EXERCISE SET ->
1. In the passage on silverware collecting below, what keeps the value of family tableware collections high even when the pieces were commissioned over years or generations?
2. Carry on the passage on silverware condition, collectability and fakes, picking up right after its final sentence.
--- EXTRACT TO READ ---
Condition, Collectability and Fakes
Particular silversmiths and their high-quality work are, as you might expect, hugely sought after and command high prices. While nothing legitimate can be done to change the maker of a piece, however, silverware often has an enhanced collective value when placed with other similar pieces. As can be imagined matching sets, in particular of desirable sizes such as sets of 12 silver plates or complete cutlery sets, reach significantly higher prices than the sum of the value of individual pieces. Pieces don’t even need to be contemporary, however, to have increased value; many collections of family tableware, for example, were commissioned over some years or even generations but stylistic homogeneity keeps the value of such collections high.
--- ENTRIES SHOWN ---
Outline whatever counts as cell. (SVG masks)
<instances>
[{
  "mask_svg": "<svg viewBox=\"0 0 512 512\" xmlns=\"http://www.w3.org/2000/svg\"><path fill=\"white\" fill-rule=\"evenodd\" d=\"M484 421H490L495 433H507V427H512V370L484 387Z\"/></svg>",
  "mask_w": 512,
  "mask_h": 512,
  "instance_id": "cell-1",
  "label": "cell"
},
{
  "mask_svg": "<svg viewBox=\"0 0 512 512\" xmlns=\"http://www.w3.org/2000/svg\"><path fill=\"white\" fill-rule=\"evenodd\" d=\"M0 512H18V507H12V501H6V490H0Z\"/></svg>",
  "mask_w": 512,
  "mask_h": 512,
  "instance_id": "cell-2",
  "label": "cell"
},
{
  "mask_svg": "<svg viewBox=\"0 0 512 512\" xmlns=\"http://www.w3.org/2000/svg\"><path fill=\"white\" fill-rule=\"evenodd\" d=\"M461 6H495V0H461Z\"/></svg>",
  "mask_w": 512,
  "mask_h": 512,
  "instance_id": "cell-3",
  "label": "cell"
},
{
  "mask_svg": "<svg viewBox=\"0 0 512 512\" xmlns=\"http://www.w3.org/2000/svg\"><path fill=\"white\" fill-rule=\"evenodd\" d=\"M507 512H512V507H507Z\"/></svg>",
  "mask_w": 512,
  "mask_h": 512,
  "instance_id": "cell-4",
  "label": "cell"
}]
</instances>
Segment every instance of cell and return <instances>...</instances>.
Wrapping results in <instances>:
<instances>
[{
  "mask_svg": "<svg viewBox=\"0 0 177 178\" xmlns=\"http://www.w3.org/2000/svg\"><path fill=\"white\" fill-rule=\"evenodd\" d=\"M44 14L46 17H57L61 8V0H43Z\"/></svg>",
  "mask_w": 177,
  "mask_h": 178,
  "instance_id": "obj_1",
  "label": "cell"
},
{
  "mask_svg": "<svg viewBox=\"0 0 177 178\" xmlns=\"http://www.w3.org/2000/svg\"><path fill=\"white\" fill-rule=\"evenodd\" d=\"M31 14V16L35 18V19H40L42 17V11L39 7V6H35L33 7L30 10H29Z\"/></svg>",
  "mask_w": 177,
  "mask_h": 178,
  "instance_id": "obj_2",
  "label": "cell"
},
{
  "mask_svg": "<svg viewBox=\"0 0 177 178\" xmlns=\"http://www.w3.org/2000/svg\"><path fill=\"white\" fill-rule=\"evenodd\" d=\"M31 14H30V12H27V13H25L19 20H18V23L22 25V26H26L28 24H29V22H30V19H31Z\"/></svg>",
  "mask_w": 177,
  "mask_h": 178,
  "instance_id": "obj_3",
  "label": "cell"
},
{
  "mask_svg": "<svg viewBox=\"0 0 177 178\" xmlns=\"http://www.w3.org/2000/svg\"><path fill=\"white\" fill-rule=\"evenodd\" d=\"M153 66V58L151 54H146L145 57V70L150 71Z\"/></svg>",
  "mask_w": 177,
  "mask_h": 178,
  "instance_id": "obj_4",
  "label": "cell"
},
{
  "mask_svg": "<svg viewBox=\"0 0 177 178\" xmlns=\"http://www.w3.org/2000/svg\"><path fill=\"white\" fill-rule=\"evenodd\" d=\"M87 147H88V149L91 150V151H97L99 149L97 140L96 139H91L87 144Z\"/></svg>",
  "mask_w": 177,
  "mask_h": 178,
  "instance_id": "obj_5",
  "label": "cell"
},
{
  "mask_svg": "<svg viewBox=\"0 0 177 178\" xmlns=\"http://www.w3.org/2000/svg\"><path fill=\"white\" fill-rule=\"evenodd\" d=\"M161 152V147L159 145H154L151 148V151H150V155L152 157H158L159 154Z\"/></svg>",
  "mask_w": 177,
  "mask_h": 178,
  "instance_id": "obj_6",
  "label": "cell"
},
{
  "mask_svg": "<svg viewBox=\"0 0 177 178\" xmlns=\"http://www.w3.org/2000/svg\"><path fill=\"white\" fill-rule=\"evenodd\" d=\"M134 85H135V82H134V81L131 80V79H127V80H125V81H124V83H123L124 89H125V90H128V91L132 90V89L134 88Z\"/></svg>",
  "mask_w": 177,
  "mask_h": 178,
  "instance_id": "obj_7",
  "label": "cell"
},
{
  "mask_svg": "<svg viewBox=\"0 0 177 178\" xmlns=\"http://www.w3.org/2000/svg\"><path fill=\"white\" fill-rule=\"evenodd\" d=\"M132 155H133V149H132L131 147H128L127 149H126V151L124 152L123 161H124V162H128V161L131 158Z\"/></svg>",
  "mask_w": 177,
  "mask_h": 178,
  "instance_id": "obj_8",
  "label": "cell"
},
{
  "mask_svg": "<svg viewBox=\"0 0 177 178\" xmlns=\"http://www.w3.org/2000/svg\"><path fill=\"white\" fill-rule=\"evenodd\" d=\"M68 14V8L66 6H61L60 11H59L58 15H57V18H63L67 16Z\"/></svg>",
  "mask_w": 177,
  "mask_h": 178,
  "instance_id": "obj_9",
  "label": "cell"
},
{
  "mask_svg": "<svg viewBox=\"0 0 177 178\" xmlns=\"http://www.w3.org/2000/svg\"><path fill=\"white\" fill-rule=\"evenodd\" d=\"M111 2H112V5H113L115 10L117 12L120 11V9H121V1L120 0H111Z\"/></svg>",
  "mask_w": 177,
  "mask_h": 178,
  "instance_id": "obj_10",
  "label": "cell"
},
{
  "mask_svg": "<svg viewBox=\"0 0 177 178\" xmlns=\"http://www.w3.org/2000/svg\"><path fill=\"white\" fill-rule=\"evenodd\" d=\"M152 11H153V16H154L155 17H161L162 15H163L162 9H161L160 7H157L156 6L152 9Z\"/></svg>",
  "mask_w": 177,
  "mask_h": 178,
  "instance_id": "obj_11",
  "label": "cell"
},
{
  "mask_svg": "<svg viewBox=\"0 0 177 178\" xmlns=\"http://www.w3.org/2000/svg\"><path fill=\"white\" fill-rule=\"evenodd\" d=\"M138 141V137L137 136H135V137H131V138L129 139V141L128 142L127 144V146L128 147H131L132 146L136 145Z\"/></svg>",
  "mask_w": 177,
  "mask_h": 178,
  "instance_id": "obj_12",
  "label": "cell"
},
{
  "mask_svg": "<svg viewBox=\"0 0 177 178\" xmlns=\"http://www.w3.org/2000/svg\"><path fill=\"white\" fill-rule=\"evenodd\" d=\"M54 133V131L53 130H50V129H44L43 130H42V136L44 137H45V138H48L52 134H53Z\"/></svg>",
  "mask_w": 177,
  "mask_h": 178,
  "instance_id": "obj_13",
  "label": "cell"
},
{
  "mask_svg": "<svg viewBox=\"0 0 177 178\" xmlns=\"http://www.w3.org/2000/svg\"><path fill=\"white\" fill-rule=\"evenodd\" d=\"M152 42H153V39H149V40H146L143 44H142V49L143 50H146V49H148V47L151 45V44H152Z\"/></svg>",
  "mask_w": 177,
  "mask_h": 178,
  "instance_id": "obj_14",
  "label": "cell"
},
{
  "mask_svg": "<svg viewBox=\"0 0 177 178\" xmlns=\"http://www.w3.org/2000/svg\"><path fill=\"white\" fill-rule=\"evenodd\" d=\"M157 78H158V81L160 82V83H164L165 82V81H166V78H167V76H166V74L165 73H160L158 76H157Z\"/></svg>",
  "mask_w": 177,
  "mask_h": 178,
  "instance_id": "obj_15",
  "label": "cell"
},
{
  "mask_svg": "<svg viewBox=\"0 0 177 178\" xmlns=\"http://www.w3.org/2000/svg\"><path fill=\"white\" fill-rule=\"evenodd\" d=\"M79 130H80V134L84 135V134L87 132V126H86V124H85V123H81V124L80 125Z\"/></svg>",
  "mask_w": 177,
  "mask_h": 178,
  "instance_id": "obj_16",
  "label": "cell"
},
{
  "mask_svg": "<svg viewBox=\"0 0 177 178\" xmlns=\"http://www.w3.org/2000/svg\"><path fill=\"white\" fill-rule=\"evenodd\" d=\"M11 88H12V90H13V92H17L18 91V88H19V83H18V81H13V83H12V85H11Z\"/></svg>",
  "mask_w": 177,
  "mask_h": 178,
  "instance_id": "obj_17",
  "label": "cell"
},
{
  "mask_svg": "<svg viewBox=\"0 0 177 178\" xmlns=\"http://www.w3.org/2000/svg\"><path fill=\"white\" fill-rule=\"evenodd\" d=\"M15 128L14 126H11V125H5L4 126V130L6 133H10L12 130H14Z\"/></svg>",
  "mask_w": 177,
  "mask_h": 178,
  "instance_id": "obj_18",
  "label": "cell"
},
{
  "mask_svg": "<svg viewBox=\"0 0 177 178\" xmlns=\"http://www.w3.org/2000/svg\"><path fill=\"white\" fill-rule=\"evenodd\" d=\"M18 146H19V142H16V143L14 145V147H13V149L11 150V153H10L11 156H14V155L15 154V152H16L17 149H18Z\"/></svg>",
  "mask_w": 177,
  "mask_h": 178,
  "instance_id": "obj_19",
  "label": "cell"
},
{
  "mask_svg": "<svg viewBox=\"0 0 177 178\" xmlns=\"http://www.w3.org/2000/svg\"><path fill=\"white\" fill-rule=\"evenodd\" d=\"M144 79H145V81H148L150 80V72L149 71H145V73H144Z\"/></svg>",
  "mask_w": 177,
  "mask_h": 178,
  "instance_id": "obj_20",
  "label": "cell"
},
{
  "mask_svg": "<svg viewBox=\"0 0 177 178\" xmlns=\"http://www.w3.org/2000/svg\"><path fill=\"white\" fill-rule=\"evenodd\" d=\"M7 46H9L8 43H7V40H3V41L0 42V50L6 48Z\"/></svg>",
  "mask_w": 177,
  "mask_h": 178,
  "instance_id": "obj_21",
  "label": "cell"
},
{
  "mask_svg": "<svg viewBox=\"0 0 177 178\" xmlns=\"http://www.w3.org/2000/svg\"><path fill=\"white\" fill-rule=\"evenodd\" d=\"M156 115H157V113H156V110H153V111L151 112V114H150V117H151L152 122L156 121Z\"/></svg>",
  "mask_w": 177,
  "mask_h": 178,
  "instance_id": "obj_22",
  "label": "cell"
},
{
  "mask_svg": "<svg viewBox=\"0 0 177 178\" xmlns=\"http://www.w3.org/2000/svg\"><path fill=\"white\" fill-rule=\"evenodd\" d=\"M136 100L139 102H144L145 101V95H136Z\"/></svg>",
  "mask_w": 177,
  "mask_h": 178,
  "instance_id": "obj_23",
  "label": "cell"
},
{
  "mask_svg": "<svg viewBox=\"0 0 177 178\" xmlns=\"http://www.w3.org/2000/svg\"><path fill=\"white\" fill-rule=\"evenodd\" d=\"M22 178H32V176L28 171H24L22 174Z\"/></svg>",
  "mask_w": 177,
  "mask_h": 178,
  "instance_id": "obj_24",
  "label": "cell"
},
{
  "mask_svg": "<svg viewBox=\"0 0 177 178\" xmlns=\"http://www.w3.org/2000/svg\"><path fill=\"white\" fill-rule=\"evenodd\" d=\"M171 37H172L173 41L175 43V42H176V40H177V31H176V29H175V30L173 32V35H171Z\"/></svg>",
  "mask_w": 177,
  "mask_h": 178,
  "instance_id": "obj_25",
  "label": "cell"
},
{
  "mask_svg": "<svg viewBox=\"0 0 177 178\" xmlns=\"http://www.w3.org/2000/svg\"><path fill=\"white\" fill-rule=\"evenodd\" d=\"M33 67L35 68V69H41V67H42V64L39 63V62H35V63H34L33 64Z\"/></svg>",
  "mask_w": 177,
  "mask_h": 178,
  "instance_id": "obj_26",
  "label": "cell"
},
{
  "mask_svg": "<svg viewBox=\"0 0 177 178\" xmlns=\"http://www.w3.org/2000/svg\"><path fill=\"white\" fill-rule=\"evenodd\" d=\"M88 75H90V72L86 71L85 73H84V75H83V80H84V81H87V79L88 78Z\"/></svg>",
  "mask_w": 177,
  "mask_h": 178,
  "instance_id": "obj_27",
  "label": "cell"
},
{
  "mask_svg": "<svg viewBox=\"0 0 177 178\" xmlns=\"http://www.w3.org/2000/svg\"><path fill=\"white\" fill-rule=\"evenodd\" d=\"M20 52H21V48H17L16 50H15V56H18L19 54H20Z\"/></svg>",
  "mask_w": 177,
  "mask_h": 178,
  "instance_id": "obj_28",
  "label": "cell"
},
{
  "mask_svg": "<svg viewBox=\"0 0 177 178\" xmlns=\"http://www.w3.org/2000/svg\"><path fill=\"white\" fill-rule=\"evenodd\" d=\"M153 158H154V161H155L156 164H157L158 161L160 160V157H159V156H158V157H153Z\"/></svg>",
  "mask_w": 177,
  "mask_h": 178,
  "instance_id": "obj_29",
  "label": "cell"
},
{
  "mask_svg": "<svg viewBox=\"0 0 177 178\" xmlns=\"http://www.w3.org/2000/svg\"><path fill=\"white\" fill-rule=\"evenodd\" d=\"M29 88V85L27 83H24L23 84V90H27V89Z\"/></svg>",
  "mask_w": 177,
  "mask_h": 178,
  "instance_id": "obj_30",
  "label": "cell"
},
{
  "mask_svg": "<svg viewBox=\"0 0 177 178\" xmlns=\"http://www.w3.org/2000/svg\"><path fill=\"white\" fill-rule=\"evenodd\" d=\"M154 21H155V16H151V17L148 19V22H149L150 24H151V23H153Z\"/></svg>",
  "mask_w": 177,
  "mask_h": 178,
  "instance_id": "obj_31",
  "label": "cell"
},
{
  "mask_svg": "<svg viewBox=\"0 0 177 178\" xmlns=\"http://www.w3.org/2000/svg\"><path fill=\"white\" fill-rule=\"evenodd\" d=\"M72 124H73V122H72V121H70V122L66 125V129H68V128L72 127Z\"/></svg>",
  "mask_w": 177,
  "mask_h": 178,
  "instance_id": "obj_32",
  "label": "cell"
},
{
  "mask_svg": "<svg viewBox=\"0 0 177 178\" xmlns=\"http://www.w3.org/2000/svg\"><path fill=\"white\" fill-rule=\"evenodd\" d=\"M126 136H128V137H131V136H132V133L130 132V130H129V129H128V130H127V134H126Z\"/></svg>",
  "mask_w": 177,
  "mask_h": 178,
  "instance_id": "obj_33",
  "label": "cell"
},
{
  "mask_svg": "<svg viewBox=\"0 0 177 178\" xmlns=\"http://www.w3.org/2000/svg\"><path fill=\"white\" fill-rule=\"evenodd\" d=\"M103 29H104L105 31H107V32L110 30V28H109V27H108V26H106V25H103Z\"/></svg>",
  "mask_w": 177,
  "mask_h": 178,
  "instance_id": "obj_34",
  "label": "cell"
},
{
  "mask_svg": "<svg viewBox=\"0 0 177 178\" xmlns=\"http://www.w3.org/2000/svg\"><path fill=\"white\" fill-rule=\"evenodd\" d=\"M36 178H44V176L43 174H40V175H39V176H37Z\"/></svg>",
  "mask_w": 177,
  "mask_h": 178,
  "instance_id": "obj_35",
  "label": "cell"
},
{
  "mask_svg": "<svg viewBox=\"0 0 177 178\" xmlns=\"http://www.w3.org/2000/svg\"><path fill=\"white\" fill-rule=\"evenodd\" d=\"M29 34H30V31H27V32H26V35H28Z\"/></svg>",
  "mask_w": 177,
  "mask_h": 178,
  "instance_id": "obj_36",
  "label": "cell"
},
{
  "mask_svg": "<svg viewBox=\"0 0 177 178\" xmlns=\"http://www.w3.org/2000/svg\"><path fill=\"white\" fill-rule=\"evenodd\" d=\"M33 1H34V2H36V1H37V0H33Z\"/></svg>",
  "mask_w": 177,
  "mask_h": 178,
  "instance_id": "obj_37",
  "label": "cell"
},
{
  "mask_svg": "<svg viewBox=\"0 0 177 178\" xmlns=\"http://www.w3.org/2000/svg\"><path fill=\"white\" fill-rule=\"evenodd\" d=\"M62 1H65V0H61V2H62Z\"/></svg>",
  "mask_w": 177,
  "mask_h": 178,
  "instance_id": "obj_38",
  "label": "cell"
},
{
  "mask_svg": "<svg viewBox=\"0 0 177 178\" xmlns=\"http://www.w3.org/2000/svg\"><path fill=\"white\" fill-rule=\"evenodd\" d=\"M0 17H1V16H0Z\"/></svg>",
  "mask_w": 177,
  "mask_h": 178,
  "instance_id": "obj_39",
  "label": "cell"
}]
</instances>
---
ANSWERS IN ORDER ->
1. Stylistic homogeneity.

2.
The value of collections can tie in with the condition of silverware. Silver wears considerably over time and as such the wear on pieces of a used collection should be even and appropriate to the age of the pieces. As practical items, much silverware has been subject to repairs and adjustments over their lifetime. Replaced rims, soldered handles, over-cleaning and removed armorials are all commonplace in silverware and show how past good intentions can devalue your silver. To avoid this kind of devaluation on your silver, contact a specialist for repairs, do not keep it wrapped in newspaper and avoid abrasive cleaners and salt.
Not all alterations to silverware are so well-meaning, however. Its high value has made silverware a target market for fakes and copies, either to dodge duties or boost the price of an otherwise unremarkable piece. Most fakes have giveaways to a trained eye such as misplaced or poorly punched marks, solder lines or casting lines when pairs have been illegally cast.